╭─ Extract provided

Shifts on visual attention allow mammals to relocate the fovea to the next location of interest. A sequence of shifts determines a visual scanpath. The gravitational model described above provides a computational method to produce sequences of fixations and saccades, given a visual stimulus. Equation (2) provides a differential law describing attentional shifts. It can be numerically integrated to produce simulations that can be compared with data from human subjects collected by means of eye-trackers. It is worth mentioning that our model generates a continuous scanpath. The same fixation detection algorithms that are used on human recordings have been applied here to extract fixations from the output of the gravitational model. Instead, the WTA is an algorithm that provides a discrete output.

The comparison between the two models is based on similarity metrics or distances between trajectories. These metrics quantify how well the simulated sequence fit the locations visited by the human subject, taking into account also the order in which these locations are visited. In particular, results are given in terms of the following metrics:

  • String-edit distance (SED)33,34. The input stimulus is divided into \(m\times m\) regions, labeled with characters. Scanpaths are turned into strings by associating each fixation with the corresponding region. Finally, the string-edit algorithm31 is used to provide a measure of the distance between the two generated strings.

  • Time-delay embeddings (TDE)35. This measure is commonly used in order to quantitatively compare stochastic and dynamic scanpaths of varied lengths. It is defined as the average of the minimum Euclidean distances of each sub-sequence of length m from the original trajectory with all the possible subsequences of length m from the generated trajectory.

  • Scaled time-delay embeddings (STDE)34,36. This scaled version of the previous metric is obtained by normalizing coordinates between 0 and 1, according to the size in pixels of each of the presented stimuli.

╰─
╭─ Available data

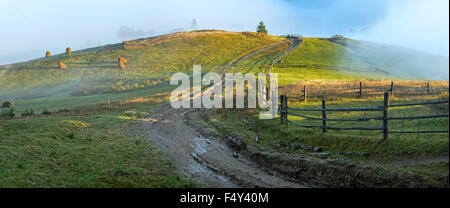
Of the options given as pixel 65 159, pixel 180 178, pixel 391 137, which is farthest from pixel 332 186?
pixel 65 159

╰─

Exercise aim: Please copy the scanpath passage again, beginning at the words "Shifts on visual" and stopping after "a discrete output.", and substitute "attraction model" for every "gravitational model". The data has no connection to the scanpath passage.

Written answer:
Shifts on visual attention allow mammals to relocate the fovea to the next location of interest. A sequence of shifts determines a visual scanpath. The attraction model described above provides a computational method to produce sequences of fixations and saccades, given a visual stimulus. Equation (2) provides a differential law describing attentional shifts. It can be numerically integrated to produce simulations that can be compared with data from human subjects collected by means of eye-trackers. It is worth mentioning that our model generates a continuous scanpath. The same fixation detection algorithms that are used on human recordings have been applied here to extract fixations from the output of the attraction model. Instead, the WTA is an algorithm that provides a discrete output.